En las poesías salía siempre una cabina de teléfonos (ya
casi no hay) y eran muy del gusto de aquellos poetas hablar del ojo del culo de
la gente, las irreverencias con las monjas y cosas de navajas brillando como la
luna. Como el romancero gitano, pero con más smog.
Los cineastas
glosaban la escena en la que una adolescente, una niña casi, echaba una meada
sobre una maruja medio demente. Y los cantantes, que bailaban como si les
hubiera dado una trombosis y anduvieran en rehabilitación, cantaban que eran
metálicos en el jardín botánico, y ese verso, tan tonto, se convertía en himno
y divisa generacional.
Pues toda esta verbena, aunque los jóvenes de hoy en día no
den crédito, marcaba tendencias e influía en la vida cotidiana. Eran un grupo,
una élite, pero consiguieron tanta presencia social y mediática, que han
pervertido la historia y se diría que todo el que tuvo en esos años menos de
treinta , estaba con ellos, viviendo esa vida tan loca, tan bohemia y tan
cachonda.
Pero no, la mayoría de las personas vivían una vida perra,
trabajando cuando trabajaban en trabajos mal pagados y de mierda. Los jóvenes
del extrarradio, sin dinero para lentejuelas y otras bisuterías, se dejaban
crecer unas melenas leoninas y se compraban en el Disco Play una camiseta con
un bicho horroroso estampado en ella.
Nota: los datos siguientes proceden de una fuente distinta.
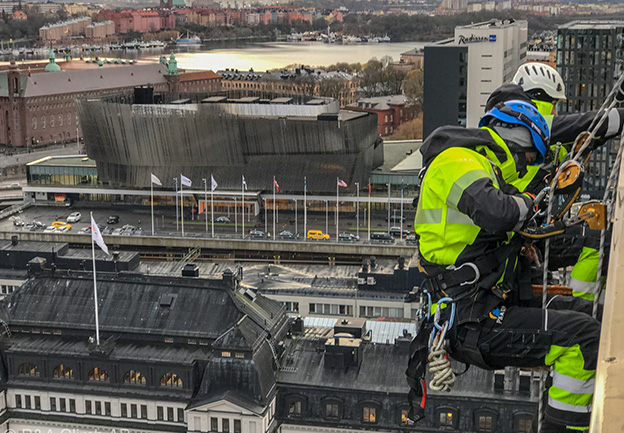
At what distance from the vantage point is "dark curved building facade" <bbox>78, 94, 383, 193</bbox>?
72812 mm

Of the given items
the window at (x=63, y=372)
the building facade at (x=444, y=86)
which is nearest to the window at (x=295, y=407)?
the window at (x=63, y=372)

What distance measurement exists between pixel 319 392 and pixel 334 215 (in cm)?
3831

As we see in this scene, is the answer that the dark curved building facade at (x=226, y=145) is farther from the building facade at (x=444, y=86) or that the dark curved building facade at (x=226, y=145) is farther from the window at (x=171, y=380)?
the window at (x=171, y=380)

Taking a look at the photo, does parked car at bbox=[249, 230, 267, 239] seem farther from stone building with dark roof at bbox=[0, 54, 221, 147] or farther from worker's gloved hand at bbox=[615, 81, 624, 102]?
worker's gloved hand at bbox=[615, 81, 624, 102]

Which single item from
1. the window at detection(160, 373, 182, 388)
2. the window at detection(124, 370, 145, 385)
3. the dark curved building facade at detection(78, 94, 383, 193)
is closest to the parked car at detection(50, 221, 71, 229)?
the dark curved building facade at detection(78, 94, 383, 193)

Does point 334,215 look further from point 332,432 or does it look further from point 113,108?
point 332,432

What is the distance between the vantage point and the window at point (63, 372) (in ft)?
120

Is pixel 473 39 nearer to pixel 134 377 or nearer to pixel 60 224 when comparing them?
pixel 60 224

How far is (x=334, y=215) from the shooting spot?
2842 inches

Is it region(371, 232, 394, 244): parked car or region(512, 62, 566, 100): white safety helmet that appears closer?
region(512, 62, 566, 100): white safety helmet

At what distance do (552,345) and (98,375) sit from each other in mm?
29159

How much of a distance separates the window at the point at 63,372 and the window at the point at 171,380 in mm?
3168

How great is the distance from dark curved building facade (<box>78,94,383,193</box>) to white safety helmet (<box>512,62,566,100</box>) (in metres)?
61.5

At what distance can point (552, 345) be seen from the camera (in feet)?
28.6
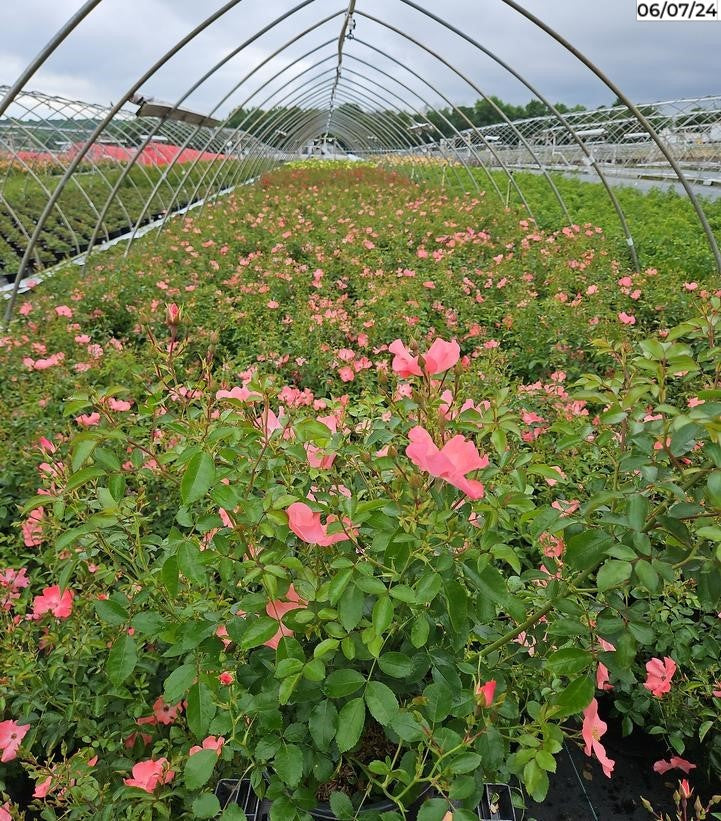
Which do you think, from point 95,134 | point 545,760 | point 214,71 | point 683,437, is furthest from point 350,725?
point 214,71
Los modernos cuando los veían, decían
¡uy!...y decían ¡ay!, porque eran rockeros y eso del rocanrol estaba muy
antiguo, existiendo Mecano, y había quedado para los yonkis de Carabanchel alto
y para cuatro o cinco rojazos de pueblo, medio hippies y anti otan, incapaces
de asir la intrínseca belleza de una canción que decía, sombra aquí y sombra allá, maquíllate, maquíllate…¡Con
dos cojones!
Viendo la banda de pijos, de nobles apellidos muchos de
ellos, que conformaron aquella fantasmagoría ochentera, entiende uno el acierto
con que dieron nombre a ese momento: La movida. Sus padres o sus abuelos,
cuarenta años antes llamaron a su orgía de sangre “El movimiento”.